▶ [Фрагмент текста]
· · · · ·
Здесь названы конкретные эпизоды одной из постановок. Но отдельным, обособленным номером становится любой эпизод любого спектакля театра «Фарсы». Композиция каждой постановки Крамера состоит из множества эпизодов. Существенно, что режиссер не просто мастерски ставит отдельные номера, но при этом, вопреки высказываниям многих рецензентов, не оставляет их россыпью отдельных номеров, а неизменно выстраивает единую тему. Другое дело, что присущий спектаклям Крамера тип композиции предполагает прямое, непосредственное участие зрителя в ее становлении, участие, без которого эпизоды действительно останутся лишь разрозненными сценами.

Сочинения Крамера не распадаются на части, не становятся концертной конструкцией, каждое из них представляет собой целое. В этом смысле не исключение и первые его постановки, которые, казалось бы, выглядели как собрание анекдотов — в «Фарсах…», или набор концертных номеров — в «Фантазиях…».

Как же режиссер соединяет множество автономных частей разного происхождения?

В разделе, посвященном композиционному материалу, уже говорилось о «собственно режиссерских построениях» в спектакле «Фарсы». Спектакль начинается придуманной режиссером интродукцией, героями которой являются сами актеры. Затем, в следующем куске, играется анекдот о старом муже и брате Гильбере, вовсе не вытекающий из нее по принципу причины и следствия. В нем заняты те же актеры, что исполняли первый эпизод. Этого театр не скрывает. Актеры, изменив отдельные детали своих костюмов, на наших глазах «становятся» персонажами. Потом, опять «в стык» с предыдущим эпизодом, звучит песенка о девчонке в красной юбчонке, героев которой можно лишь ассоциативно связать с персонажами только что сыгранной истории. Дальше разыгрывается не являющийся следствием предыдущей песенки второй анекдот: о слуге и портном. В свою очередь, этот анекдот не становится причиной исполнения вслед за тем песенки о добродетельной пастушке, песенки, которая опять же не обусловила причинно-следственно следующий за ней третий анекдот. Связываются перечисленные части спектакля ассоциацией по сходству: простодушием их героев и насмешливым и одновременно сочувственным отношением к ним (героям) актеров. И, наконец, снова «в стык» — финал, в котором, как и в интродукции, действуют {169} сами актеры, а не персонажи. Он также связан со всеми предыдущими эпизодами — по сходству. И критерий сходства тот же, что критерий для сопоставления начального эпизода и всех остальных, до финального. Таким образом, эпизоды, следующие друг за другом, соединены с помощью ассоциативных связей.
· · · · ·
▶ [Сохранённые данные]
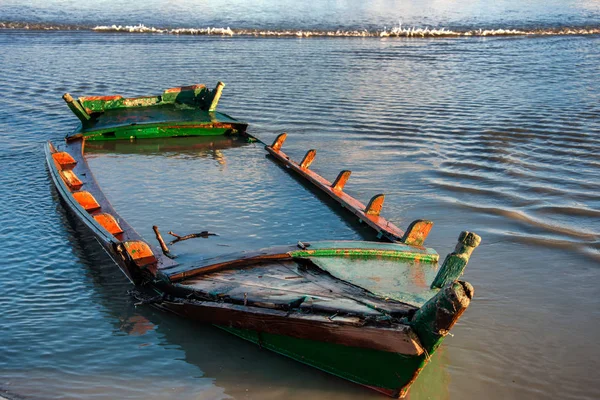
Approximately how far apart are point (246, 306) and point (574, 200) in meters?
4.41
· · · · ·
▶ [Текст задания]
Перепишите из фрагмента о спектаклях Крамера всё, начиная со слов «Сочинения Крамера не» и вплоть до слов «частей разного происхождения?». Строки здесь ни при чём.

▶ [Ответ на задание]
Сочинения Крамера не распадаются на части, не становятся концертной конструкцией, каждое из них представляет собой целое. В этом смысле не исключение и первые его постановки, которые, казалось бы, выглядели как собрание анекдотов — в «Фарсах…», или набор концертных номеров — в «Фантазиях…».

Как же режиссер соединяет множество автономных частей разного происхождения?